Supplied passage -
↓

Bechtolt’s focus has always been “to make music that empowers and inspires people.” After all, he muses, “There are enough songs about love and enough songs about money.”

Bechtolt’s fourth full-length under the YACHT moniker, I Believe in You. Your Magic is Real, fits that formula to a T. Twelve lighthearted tracks rife with infectious beat work, spazzed-out crescendos, and anthemic lyrics — all focused on the motif of magic as a stand-in for self-empowerment — work earnestly to encourage good cheer in listeners. Mantra-like chants such as “Do what you love! / Love what you do!,” “If you say it out loud / You can make it happen,” and “The magic inside of you is infinite,”  border on hypnotic when layered over Bechtolt’s eccentric laptop meanderings.

“I’m pretty uninterested in the display of musical talent right now. I’ve been really let down by music performances for years, and I just need something else.”

↑

What you need to do -
A. List the mantra-like chants quoted in the YACHT text.
B. Quote the YACHT text starting at "Bechtolt’s focus has" and ending at "eccentric laptop meanderings.".

Records from a data source -
↓

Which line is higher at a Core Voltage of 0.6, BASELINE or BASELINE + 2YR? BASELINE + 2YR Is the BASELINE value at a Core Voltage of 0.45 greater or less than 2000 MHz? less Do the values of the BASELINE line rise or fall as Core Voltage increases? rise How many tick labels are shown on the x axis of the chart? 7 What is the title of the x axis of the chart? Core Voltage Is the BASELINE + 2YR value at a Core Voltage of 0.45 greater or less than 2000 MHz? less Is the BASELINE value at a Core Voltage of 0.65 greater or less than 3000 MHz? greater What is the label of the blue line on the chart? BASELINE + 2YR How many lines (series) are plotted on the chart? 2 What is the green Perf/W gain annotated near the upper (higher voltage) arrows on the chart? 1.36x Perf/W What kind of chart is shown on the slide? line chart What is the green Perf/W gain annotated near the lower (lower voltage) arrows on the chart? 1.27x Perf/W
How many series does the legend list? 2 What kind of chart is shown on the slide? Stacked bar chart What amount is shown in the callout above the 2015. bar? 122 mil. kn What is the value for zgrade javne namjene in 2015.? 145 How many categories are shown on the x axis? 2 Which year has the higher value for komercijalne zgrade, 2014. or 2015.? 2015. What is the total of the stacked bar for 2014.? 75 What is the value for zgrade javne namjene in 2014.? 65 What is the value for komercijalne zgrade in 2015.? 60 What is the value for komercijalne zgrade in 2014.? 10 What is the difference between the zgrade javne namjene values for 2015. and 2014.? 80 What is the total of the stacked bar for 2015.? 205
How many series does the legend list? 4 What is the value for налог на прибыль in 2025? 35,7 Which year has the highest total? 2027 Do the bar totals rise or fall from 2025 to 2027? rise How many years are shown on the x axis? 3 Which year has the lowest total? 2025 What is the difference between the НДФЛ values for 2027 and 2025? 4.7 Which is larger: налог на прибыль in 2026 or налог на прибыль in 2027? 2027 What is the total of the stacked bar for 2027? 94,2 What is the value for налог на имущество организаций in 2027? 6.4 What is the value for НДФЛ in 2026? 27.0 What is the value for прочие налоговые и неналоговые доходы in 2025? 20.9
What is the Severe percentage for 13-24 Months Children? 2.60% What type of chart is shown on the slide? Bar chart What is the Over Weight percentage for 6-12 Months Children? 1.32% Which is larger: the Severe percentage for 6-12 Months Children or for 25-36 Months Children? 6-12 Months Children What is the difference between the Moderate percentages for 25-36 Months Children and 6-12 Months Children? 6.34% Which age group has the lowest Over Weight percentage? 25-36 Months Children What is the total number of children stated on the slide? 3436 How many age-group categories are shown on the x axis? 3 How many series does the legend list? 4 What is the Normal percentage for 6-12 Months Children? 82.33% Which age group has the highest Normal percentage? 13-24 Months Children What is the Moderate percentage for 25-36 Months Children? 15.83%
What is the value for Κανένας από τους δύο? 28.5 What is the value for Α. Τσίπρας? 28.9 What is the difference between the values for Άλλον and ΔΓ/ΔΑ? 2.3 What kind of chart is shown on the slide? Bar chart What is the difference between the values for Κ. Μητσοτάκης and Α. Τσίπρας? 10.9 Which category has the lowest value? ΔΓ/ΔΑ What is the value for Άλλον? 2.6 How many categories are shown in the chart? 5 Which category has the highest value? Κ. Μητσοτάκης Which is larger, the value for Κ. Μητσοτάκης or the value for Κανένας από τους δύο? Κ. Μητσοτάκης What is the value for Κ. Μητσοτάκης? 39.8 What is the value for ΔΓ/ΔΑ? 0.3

↑

Outputs for the tasks -
A.
"Do what you love! / Love what you do!"
"If you say it out loud / You can make it happen"
"The magic inside of you is infinite"

B.
Bechtolt’s focus has always been “to make music that empowers and inspires people.” After all, he muses, “There are enough songs about love and enough songs about money.”

Bechtolt’s fourth full-length under the YACHT moniker, I Believe in You. Your Magic is Real, fits that formula to a T. Twelve lighthearted tracks rife with infectious beat work, spazzed-out crescendos, and anthemic lyrics — all focused on the motif of magic as a stand-in for self-empowerment — work earnestly to encourage good cheer in listeners. Mantra-like chants such as “Do what you love! / Love what you do!,” “If you say it out loud / You can make it happen,” and “The magic inside of you is infinite,”  border on hypnotic when layered over Bechtolt’s eccentric laptop meanderings.